Various flavonoids and alkylphenols have been reported to inhibit the Ca2+-ATPase of plasma membrane (PM) and sarcoplasmic reticulum Ca2+-ATPase. This article describes the development of phenolic inhibitors of PM Ca2+-ATPase as potential cardiovascular agents. The new inhibitors were obtained from the screening of alkylphenols, alkylresorcinols, and phenolic constituents of medicinal plants, followed by synthesis of analogues and analysis of their structure–activity relationships. Alkylphenols were found to inhibit the PM Ca2+-ATPase, with 2-nonylphenol being the most potent compound (IC50 = 30 μM) among a series of synthetic phenols.

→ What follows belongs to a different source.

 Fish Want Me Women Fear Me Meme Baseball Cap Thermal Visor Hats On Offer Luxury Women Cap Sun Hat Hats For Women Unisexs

Several bis-resorcinols were isolated from the Australian plants Grevillea robusta and Grevillea striata, including two novel compounds which were identified as 1-(1,3-dihydroxy-4-methylphenyl)-14-(1,3-dihydroxyphenyl)tetradec-8-Z-ene (grebustol-A) and norstriatol-B. Among these bis-resorcinols, striatol was found to be the most potent inhibitor of PM Ca2+-ATPase, with an IC50 value of 16 μM. Analogues of bis-phenols and bis-resorcinols were synthesised and investigated for Ca2+-ATPase inhibitory activity. It was found that 2,2′-(decane-1,10-diyl)bisphenol (decanediyl-bisphenol) was the most potent inhibitor (IC50 = 10 μM). The synthetic bis-phenols and alkylphenols were shown to inhibit the PM Ca2+-ATPase in a concentration- and structure-dependent fashion. The inhibitory activity of decanediyl-bisphenol was also demonstrated in reconstituted purified Ca2+-ATPase from human erythrocyte plasma membrane and in intact red blood cells and smooth muscle cells. The mechanism of action of these inhibitors, however, is not fully understood but presumably, due to their high lipophilic nature, they would interact with the hydrophobic interior or at the lipid–protein interface, thereby perturbing the Ca2+-ATPase enzyme function. The inhibition was independent of calmodulin stimulation. The inhibition of Ca2+-ATPase was selective relative to the Na+,K+-ATPase and Mg2+-ATPase in the same membrane preparations. These results indicate that bis-phenolic compounds may be useful in studying the function of PM Ca2+-ATPase and regulation of intracellular Ca2+, and may have potential cardiovascular activities. Drug Dev. Res. 46:235–249, 1999.© 1999 Wiley-Liss, Inc.